**TEXT FOR ANALYSIS**:
>>>
Solving for minimum average length of code

In our case:
- The unknown $x$ are $l_i$
- The function is $f(x) = \overline{l} = \sum_i p(s_i) l_i$
- The constraint is $g(x) = \sum_i D^{-l_i} - 1$
(Solve at blackboard)
The optimal values are: $$\boxed{l_i = -\log(p(s_i))}$$
Intuition: using $l_i = -\log(p(s_i))$ satisfies Kraft with equality, so the lengths cannot be any shorter, in general

Optimal lengths

The optimal codeword lengths are: $$\boxed{l_i = -\log(p(s_i))}$$
Higher probability => smaller codeword
- more efficient
- language examples: "da", "nu", "the", "le" ...
<<<
**TASK**: Can you write out the whole text on minimum average code length, word for word, including its formulas?

**DATASET CONTENT**:
>>>
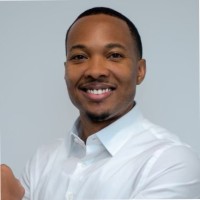 Jerome Hubbard Jr.,MEM, PMP, ACP, ATP, CSM, ITIL, LSSGB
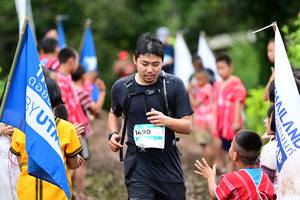 BIB: 1490
                            <button type="button" onclick="openModal(13363497)" class="btn btn-primary btn-sm float-right btn-popup" data-toggle="modal" data-target=".modal-high-quality">
                        <i class="fas fa-shopping-cart"></i> Add to Cart
                    </button>
                                            <button type="button" onclick="isThisMe(13363497, true)" class="btn btn-success btn-sm float-right btn-popup btn-isme hidden" data-toggle="tooltip" data-placement="bottom" title="นี่คือรูปของคุณใช่ไหม คลิกที่นี่เพื่อเอาเข้าอัลบั้ม">
                        <i class="fas fa-plus"></i> Add to album
                    </button>
                    <button type="button" onclick="isThisMe(13363497, false)" class="btn btn-warning btn-sm float-right btn-popup btn-isnotme hidden">
                        <i class="fas fa-ban"></i> Remove from album
                    </button>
<<<
**REPLY TO THE EXERCISE**:
Solving for minimum average length of code

In our case:
- The unknown $x$ are $l_i$
- The function is $f(x) = \overline{l} = \sum_i p(s_i) l_i$
- The constraint is $g(x) = \sum_i D^{-l_i} - 1$
(Solve at blackboard)
The optimal values are: $$\boxed{l_i = -\log(p(s_i))}$$
Intuition: using $l_i = -\log(p(s_i))$ satisfies Kraft with equality, so the lengths cannot be any shorter, in general

Optimal lengths

The optimal codeword lengths are: $$\boxed{l_i = -\log(p(s_i))}$$
Higher probability => smaller codeword
- more efficient
- language examples: "da", "nu", "the", "le" ...